Directions
Please rewrite the listing below with every "camera" changed to "lens" and nothing else altered. Leave the pictures out of your answer.
* * *
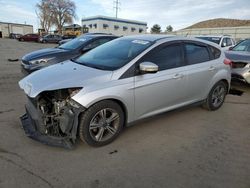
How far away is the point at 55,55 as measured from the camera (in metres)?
6.42

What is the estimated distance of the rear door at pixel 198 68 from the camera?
4185 millimetres

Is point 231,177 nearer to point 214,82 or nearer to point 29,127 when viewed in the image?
point 214,82

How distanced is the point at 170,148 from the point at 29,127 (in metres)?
2.19

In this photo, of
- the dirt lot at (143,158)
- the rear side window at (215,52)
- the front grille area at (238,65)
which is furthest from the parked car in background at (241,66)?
the dirt lot at (143,158)

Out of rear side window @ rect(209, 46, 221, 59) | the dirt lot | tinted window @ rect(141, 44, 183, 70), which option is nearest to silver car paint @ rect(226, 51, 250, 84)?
rear side window @ rect(209, 46, 221, 59)

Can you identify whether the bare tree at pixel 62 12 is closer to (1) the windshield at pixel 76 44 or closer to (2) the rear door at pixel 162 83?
(1) the windshield at pixel 76 44

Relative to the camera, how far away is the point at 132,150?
3301 mm

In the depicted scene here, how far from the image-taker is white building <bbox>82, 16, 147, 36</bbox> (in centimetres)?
6162

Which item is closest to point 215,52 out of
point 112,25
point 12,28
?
point 112,25

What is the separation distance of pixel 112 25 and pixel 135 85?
63.6 metres

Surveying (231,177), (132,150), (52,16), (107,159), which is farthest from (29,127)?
(52,16)

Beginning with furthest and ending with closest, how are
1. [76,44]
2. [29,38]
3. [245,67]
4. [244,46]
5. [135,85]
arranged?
[29,38]
[244,46]
[76,44]
[245,67]
[135,85]

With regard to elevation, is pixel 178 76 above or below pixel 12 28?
below

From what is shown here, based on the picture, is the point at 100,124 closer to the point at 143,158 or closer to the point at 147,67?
the point at 143,158
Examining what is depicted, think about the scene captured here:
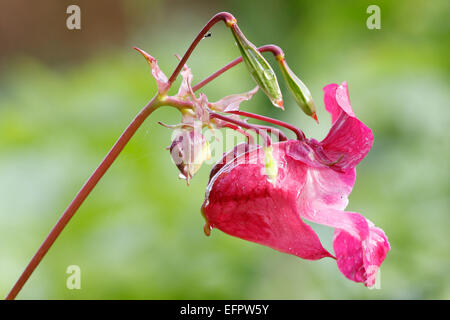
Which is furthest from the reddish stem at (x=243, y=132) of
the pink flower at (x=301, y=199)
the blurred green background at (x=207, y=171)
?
the blurred green background at (x=207, y=171)

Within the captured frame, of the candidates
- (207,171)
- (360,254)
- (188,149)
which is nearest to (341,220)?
(360,254)

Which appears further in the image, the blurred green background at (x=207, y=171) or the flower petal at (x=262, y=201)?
the blurred green background at (x=207, y=171)

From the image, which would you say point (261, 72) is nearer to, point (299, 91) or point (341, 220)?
point (299, 91)

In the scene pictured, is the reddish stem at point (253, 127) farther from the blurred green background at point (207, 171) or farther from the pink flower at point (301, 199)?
the blurred green background at point (207, 171)

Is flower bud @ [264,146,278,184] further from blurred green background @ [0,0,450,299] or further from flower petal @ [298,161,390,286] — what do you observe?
blurred green background @ [0,0,450,299]

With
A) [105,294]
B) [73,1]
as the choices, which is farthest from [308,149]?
[73,1]

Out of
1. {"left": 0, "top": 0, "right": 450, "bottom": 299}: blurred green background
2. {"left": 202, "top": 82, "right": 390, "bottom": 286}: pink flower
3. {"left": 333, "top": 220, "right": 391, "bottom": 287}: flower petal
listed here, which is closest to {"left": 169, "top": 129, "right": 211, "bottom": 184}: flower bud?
{"left": 202, "top": 82, "right": 390, "bottom": 286}: pink flower
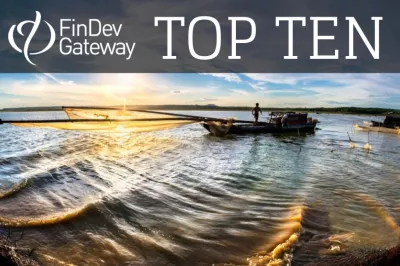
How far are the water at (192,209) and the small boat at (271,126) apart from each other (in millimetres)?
12151

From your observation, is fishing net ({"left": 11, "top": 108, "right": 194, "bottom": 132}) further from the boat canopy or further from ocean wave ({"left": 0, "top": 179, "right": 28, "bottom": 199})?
the boat canopy

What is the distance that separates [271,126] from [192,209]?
74.3ft

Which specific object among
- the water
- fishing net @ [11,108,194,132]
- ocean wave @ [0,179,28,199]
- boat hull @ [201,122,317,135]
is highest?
fishing net @ [11,108,194,132]

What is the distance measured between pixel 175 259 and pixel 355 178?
331 inches

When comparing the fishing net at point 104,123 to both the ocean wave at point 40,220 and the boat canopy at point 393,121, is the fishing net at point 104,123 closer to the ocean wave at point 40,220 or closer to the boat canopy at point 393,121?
the ocean wave at point 40,220

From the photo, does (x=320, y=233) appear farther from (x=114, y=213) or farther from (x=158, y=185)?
(x=158, y=185)

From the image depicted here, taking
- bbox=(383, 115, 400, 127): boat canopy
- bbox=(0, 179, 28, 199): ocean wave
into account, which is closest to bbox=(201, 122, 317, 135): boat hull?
bbox=(383, 115, 400, 127): boat canopy

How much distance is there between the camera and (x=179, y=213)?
678 cm

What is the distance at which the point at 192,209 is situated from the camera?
23.2 ft

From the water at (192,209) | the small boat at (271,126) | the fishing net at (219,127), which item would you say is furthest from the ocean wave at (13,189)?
the small boat at (271,126)

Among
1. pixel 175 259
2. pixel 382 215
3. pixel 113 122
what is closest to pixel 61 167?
pixel 113 122

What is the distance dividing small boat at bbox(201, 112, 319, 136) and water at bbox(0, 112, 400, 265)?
39.9 feet

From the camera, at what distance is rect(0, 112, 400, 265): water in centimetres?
505

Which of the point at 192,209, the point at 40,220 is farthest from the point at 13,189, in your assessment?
the point at 192,209
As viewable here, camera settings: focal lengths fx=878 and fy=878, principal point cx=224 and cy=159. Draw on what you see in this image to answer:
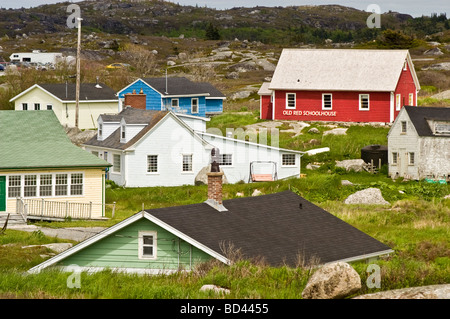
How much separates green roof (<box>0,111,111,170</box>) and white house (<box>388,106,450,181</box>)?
67.1 feet

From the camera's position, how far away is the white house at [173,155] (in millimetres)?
51688

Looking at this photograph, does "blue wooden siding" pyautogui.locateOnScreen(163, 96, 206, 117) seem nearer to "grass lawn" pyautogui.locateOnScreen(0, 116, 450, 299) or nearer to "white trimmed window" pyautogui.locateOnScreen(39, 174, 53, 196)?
"grass lawn" pyautogui.locateOnScreen(0, 116, 450, 299)

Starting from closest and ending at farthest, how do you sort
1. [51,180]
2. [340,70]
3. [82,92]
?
1. [51,180]
2. [340,70]
3. [82,92]

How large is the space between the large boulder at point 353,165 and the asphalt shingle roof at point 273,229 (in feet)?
78.3

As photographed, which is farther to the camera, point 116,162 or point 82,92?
point 82,92

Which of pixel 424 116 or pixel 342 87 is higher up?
pixel 342 87

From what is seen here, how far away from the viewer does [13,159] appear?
41.9 meters

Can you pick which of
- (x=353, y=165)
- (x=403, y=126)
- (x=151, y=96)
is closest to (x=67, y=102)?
(x=151, y=96)

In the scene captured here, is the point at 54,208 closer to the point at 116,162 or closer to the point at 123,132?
the point at 116,162

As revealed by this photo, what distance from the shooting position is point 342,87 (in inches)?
2655

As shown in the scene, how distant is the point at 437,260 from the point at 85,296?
55.3ft

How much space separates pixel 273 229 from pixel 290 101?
43128 mm

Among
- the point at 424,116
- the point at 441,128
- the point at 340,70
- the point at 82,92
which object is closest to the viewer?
the point at 441,128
* * *
Correct response
How far away is the point at 55,55 as measured from the lens (in metres)?
6.42

What is the estimated distance of the rear door at pixel 198 68 from the lens?
4185 millimetres

Is point 231,177 nearer to point 214,82 or nearer to point 29,127 when viewed in the image?
point 214,82

How distanced is the point at 170,148 from the point at 29,127 (in metres)?
2.19

In this photo, of
- the dirt lot at (143,158)
- the rear side window at (215,52)
- the front grille area at (238,65)
which is furthest from the parked car in background at (241,66)?
the dirt lot at (143,158)

Out of rear side window @ rect(209, 46, 221, 59) | the dirt lot | tinted window @ rect(141, 44, 183, 70), which option is nearest to silver car paint @ rect(226, 51, 250, 84)?
rear side window @ rect(209, 46, 221, 59)

Can you identify whether the bare tree at pixel 62 12 is closer to (1) the windshield at pixel 76 44 or closer to (2) the rear door at pixel 162 83?
(1) the windshield at pixel 76 44

Relative to the lens, how far away is the point at 132,150?
3301 mm

In the depicted scene here, how far from the image-taker is white building <bbox>82, 16, 147, 36</bbox> (in centimetres)?
6162

Which item is closest to point 215,52 out of
point 112,25
point 12,28
?
point 112,25

What is the separation distance of pixel 112 25 and pixel 135 85?
63.6 metres

Surveying (231,177), (132,150), (52,16), (107,159), which is farthest from (29,127)?
(52,16)

Beginning with furthest and ending with closest, how are
1. [76,44]
2. [29,38]
3. [245,67]
4. [244,46]
5. [135,85]
arranged?
[29,38]
[244,46]
[76,44]
[245,67]
[135,85]

With regard to elevation, is pixel 178 76 above or below pixel 12 28?
below

From what is shown here, based on the picture, is the point at 100,124 closer to the point at 143,158 or closer to the point at 147,67?
the point at 143,158
Examining what is depicted, think about the scene captured here:
Which is furthest from the reddish stem at (x=243, y=132) of
the pink flower at (x=301, y=199)
the blurred green background at (x=207, y=171)
?
the blurred green background at (x=207, y=171)

Within the captured frame, of the candidates
- (207,171)
- (360,254)
- (188,149)
which is nearest to (341,220)?
(360,254)

Which appears further in the image, the blurred green background at (x=207, y=171) or the flower petal at (x=262, y=201)?
the blurred green background at (x=207, y=171)

From the image, which would you say point (261, 72) is nearer to, point (299, 91) or point (341, 220)?
point (299, 91)

In the scene pictured, is the reddish stem at point (253, 127) farther from the blurred green background at point (207, 171) or farther from the pink flower at point (301, 199)?
the blurred green background at point (207, 171)

Is flower bud @ [264,146,278,184] further from blurred green background @ [0,0,450,299] or further from flower petal @ [298,161,390,286] — what do you observe?
blurred green background @ [0,0,450,299]

With
A) [105,294]
B) [73,1]
as the choices, which is farthest from [308,149]?
[73,1]

Out of
1. {"left": 0, "top": 0, "right": 450, "bottom": 299}: blurred green background
2. {"left": 202, "top": 82, "right": 390, "bottom": 286}: pink flower
3. {"left": 333, "top": 220, "right": 391, "bottom": 287}: flower petal
listed here, which is closest to {"left": 169, "top": 129, "right": 211, "bottom": 184}: flower bud?
{"left": 202, "top": 82, "right": 390, "bottom": 286}: pink flower
How far are the water at (192,209) and the small boat at (271,126) apart from each other (in millimetres)?
12151

From your observation, is fishing net ({"left": 11, "top": 108, "right": 194, "bottom": 132}) further from the boat canopy or further from ocean wave ({"left": 0, "top": 179, "right": 28, "bottom": 199})?
the boat canopy

What is the distance that separates [271,126] from [192,209]?
74.3ft

Which specific object among
- the water
- fishing net @ [11,108,194,132]
- ocean wave @ [0,179,28,199]
- boat hull @ [201,122,317,135]
is highest?
fishing net @ [11,108,194,132]

What is the distance measured between pixel 175 259 and pixel 355 178?
331 inches

When comparing the fishing net at point 104,123 to both the ocean wave at point 40,220 and the boat canopy at point 393,121, is the fishing net at point 104,123 closer to the ocean wave at point 40,220 or closer to the boat canopy at point 393,121?
the ocean wave at point 40,220

From the photo, does (x=320, y=233) appear farther from (x=114, y=213) or farther from (x=158, y=185)?
(x=158, y=185)

From the image depicted here, taking
- bbox=(383, 115, 400, 127): boat canopy
- bbox=(0, 179, 28, 199): ocean wave
into account, which is closest to bbox=(201, 122, 317, 135): boat hull?
bbox=(383, 115, 400, 127): boat canopy

How much distance is there between the lens and (x=179, y=213)?
678 cm

What is the distance at which the point at 192,209 is situated from the lens?
23.2 ft

From the water at (192,209) | the small boat at (271,126) | the fishing net at (219,127), which item would you say is furthest from the ocean wave at (13,189)?
the small boat at (271,126)

Among
1. pixel 175 259
2. pixel 382 215
3. pixel 113 122
what is closest to pixel 61 167?
pixel 113 122

What is the distance dividing small boat at bbox(201, 112, 319, 136) and water at bbox(0, 112, 400, 265)?
39.9 feet

From the lens, at what distance is rect(0, 112, 400, 265): water in centimetres?
505

Which of the point at 192,209, the point at 40,220 is farthest from the point at 13,189, in your assessment?
the point at 192,209
As viewable here, lens settings: focal lengths fx=878 and fy=878, principal point cx=224 and cy=159. Draw on what you see in this image to answer:
How much separates green roof (<box>0,111,111,170</box>) and white house (<box>388,106,450,181</box>)?
67.1 feet

From the lens's position, how far away is the white house at [173,155] (in millimetres)?
51688

Looking at this photograph, does "blue wooden siding" pyautogui.locateOnScreen(163, 96, 206, 117) seem nearer to "grass lawn" pyautogui.locateOnScreen(0, 116, 450, 299) or nearer to "white trimmed window" pyautogui.locateOnScreen(39, 174, 53, 196)?
"grass lawn" pyautogui.locateOnScreen(0, 116, 450, 299)

Starting from closest and ending at farthest, how do you sort
1. [51,180]
2. [340,70]
3. [82,92]
?
1. [51,180]
2. [340,70]
3. [82,92]

How large is the space between the large boulder at point 353,165 and the asphalt shingle roof at point 273,229 (in feet)?
78.3

As photographed, which is farther to the lens, point 116,162 or point 82,92?
point 82,92

Which of pixel 424 116 or pixel 342 87 is higher up?
pixel 342 87

From what is seen here, how far away from the viewer does [13,159] appear?
41.9 meters

Can you pick which of
- (x=353, y=165)
- (x=403, y=126)
- (x=151, y=96)
is closest to (x=67, y=102)?
(x=151, y=96)

In the scene captured here, is the point at 54,208 closer to the point at 116,162 or closer to the point at 123,132?
the point at 116,162

As revealed by this photo, what distance from the shooting position is point 342,87 (in inches)?
2655

As shown in the scene, how distant is the point at 437,260 from the point at 85,296?
55.3ft

How much space separates pixel 273 229 from pixel 290 101?
43128 mm

Among
- the point at 424,116
- the point at 441,128
- the point at 340,70
- the point at 82,92
which object is closest to the viewer?
the point at 441,128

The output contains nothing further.